At an elaborate awards ceremony inside the Great Hall of the People in September 2020, the Chinese leader Xi Jinping handed out medals and praised the country’s handling of the Covid-19 pandemic. China had “acted decisively” and “quickly achieved initial success in the people’s war against the coronavirus”, he said, “leading the world in economic recovery.” Xi himself was depicted taking personal charge of the situation, “marshalling national resources to fight the ‘invisible enemy’.” The pandemic response was added to the school curriculum as a lesson in the superiority of China’s political system under the Communist Party’s rule.

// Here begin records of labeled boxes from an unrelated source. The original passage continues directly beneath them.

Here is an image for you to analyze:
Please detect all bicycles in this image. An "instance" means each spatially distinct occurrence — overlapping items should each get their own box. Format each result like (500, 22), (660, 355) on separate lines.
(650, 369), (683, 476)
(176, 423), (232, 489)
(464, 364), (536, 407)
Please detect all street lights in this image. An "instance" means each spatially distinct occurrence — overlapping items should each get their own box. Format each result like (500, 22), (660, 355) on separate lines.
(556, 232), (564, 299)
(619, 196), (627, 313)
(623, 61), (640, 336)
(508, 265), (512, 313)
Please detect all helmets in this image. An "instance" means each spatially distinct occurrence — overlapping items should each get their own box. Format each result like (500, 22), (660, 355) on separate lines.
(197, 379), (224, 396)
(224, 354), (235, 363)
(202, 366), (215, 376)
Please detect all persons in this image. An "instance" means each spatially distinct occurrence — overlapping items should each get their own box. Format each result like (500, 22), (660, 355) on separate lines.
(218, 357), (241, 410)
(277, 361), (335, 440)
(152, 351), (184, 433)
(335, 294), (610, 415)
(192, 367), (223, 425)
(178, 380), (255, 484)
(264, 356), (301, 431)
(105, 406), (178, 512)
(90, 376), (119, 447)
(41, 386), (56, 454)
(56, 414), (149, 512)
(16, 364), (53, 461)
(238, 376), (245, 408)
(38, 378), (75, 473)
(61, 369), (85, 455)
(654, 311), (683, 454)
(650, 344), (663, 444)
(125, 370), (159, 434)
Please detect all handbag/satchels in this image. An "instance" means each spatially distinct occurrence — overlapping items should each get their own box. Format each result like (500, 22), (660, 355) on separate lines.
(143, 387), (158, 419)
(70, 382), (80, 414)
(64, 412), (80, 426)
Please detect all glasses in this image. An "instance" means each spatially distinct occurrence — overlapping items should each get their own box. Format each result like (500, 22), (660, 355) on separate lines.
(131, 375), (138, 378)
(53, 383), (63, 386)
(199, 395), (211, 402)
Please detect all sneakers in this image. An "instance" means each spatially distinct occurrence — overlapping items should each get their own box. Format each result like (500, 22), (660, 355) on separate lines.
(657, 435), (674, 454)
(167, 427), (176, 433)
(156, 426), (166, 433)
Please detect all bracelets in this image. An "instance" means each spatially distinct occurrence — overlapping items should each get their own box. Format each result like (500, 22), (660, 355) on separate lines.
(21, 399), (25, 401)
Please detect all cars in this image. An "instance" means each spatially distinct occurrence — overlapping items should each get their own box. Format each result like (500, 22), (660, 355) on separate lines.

But while the mass lockdowns, stringent quarantine and testing requirements that have come to define the country’s “zero Covid” approach – which aims to keep cases as close to zero as possible – have succeeded in dramatically limiting the virus’s spread in China, the declarations of victory were premature.
A senior official at the World Health Organisation announced on 24 January that the pandemic was entering a “new phase”, and offered the first cautious hope for a return to normal life, but there is no such optimism in Beijing. In January alone, an estimated 20 million people were confined to their homes across the country and major international factories shuttered. But with the Chinese government either unable or unwilling to abandon its zero-tolerance approach, there is no end to those extreme measures in sight, particularly with the arrival of Omicron.
Less than two weeks before the start of the Beijing Winter Olympics on 4 February, the first cases of the highly transmissible variant have been detected in the capital. The outbreak has been traced to an individual with no history of recent travel, prompting fears that the virus is already circulating in the city, although officials have attempted to shift the blame to international mail. At least nine cities have reported Omicron cases, including neighbouring Tianjin, Shanghai and the high-tech manufacturing hub of Shenzhen in southern China.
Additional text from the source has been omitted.